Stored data
········
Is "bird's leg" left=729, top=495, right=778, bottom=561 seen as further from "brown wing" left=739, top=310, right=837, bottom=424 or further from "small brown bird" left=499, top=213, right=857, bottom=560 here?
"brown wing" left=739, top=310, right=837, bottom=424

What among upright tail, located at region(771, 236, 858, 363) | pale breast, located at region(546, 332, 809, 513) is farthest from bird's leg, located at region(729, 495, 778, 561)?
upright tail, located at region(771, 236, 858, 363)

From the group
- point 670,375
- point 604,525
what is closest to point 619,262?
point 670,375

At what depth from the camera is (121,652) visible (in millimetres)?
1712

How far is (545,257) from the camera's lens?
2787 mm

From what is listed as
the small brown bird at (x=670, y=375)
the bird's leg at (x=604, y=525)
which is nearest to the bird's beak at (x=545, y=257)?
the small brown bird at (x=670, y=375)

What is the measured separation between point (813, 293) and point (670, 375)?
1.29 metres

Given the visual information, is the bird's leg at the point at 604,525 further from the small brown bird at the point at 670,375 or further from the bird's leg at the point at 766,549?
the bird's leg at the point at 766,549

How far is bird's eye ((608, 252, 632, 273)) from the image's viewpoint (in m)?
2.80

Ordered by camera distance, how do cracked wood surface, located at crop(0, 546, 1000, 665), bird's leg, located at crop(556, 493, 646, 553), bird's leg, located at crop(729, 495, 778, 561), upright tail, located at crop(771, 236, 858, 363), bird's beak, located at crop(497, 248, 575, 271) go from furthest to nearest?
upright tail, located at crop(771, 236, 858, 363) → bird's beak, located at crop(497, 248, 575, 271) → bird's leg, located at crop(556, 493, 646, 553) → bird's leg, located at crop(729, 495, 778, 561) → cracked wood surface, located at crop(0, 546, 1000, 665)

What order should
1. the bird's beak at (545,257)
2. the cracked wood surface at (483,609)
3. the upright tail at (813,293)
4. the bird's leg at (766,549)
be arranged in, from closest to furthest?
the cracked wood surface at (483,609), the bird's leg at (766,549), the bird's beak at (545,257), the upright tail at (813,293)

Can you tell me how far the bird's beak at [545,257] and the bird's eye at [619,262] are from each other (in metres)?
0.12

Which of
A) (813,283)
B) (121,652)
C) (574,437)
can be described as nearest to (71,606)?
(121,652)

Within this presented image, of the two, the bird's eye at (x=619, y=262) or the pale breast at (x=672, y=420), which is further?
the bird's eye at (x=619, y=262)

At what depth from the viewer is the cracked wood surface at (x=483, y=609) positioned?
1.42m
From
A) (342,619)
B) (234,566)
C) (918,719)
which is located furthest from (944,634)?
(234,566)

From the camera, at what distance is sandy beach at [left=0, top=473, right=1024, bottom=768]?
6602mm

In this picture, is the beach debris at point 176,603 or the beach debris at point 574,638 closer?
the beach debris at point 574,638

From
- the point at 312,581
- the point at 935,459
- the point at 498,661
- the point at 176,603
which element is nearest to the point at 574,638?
········
- Written task -
Swap "sandy beach" for "sandy shore" everywhere it appears in the material above, and give all the lines again with nothing else changed.

- Answer in full -
Is "bird's leg" left=729, top=495, right=778, bottom=561 seen as further from "brown wing" left=739, top=310, right=837, bottom=424 or further from "small brown bird" left=499, top=213, right=857, bottom=560 here?
"brown wing" left=739, top=310, right=837, bottom=424

What among upright tail, located at region(771, 236, 858, 363) | pale breast, located at region(546, 332, 809, 513) is farthest from bird's leg, located at region(729, 495, 778, 561)?
upright tail, located at region(771, 236, 858, 363)

From the group
- point 670,375
- point 604,525
what is closest to point 619,262?
point 670,375

At what depth from the camera is (121,652) visible (in millimetres)?
1712

How far is (545,257) from the camera's lens?
2787 mm

From what is listed as
the small brown bird at (x=670, y=375)
the bird's leg at (x=604, y=525)
which is nearest to the bird's beak at (x=545, y=257)?
the small brown bird at (x=670, y=375)

What is the measured separation between point (813, 293) and point (670, 375)?
1.29 metres

Given the visual information, is the bird's leg at the point at 604,525 further from the small brown bird at the point at 670,375 or further from the bird's leg at the point at 766,549?
the bird's leg at the point at 766,549

How far is bird's eye ((608, 252, 632, 273)) from the image's viewpoint (in m)?
2.80

Ordered by camera distance, how do cracked wood surface, located at crop(0, 546, 1000, 665), bird's leg, located at crop(556, 493, 646, 553), bird's leg, located at crop(729, 495, 778, 561), upright tail, located at crop(771, 236, 858, 363), bird's beak, located at crop(497, 248, 575, 271) go from furthest to nearest?
upright tail, located at crop(771, 236, 858, 363) → bird's beak, located at crop(497, 248, 575, 271) → bird's leg, located at crop(556, 493, 646, 553) → bird's leg, located at crop(729, 495, 778, 561) → cracked wood surface, located at crop(0, 546, 1000, 665)

What order should
1. the bird's beak at (545,257)
2. the cracked wood surface at (483,609)
3. the upright tail at (813,293)
4. the bird's leg at (766,549)
be arranged in, from closest to furthest?
the cracked wood surface at (483,609), the bird's leg at (766,549), the bird's beak at (545,257), the upright tail at (813,293)

Can you tell me how far the bird's beak at [545,257] and the bird's eye at [619,262] are from each other (in metres)?
0.12

Which of
A) (813,283)
B) (121,652)
C) (574,437)
can be described as nearest to (71,606)?
(121,652)

Within this presented image, of the two, the bird's eye at (x=619, y=262) or the pale breast at (x=672, y=420), which is further?
the bird's eye at (x=619, y=262)

At what depth from the viewer is the cracked wood surface at (x=483, y=609) positioned?
1.42m
From
A) (342,619)
B) (234,566)
C) (918,719)
which is located furthest from (944,634)?
(234,566)

From the camera, at what distance is sandy shore at [left=0, top=473, right=1024, bottom=768]?
6602mm

In this picture, is the beach debris at point 176,603 or the beach debris at point 574,638 closer?
the beach debris at point 574,638

From
- the point at 312,581
- the point at 935,459
- the point at 498,661
- the point at 176,603
which element is nearest to the point at 574,638?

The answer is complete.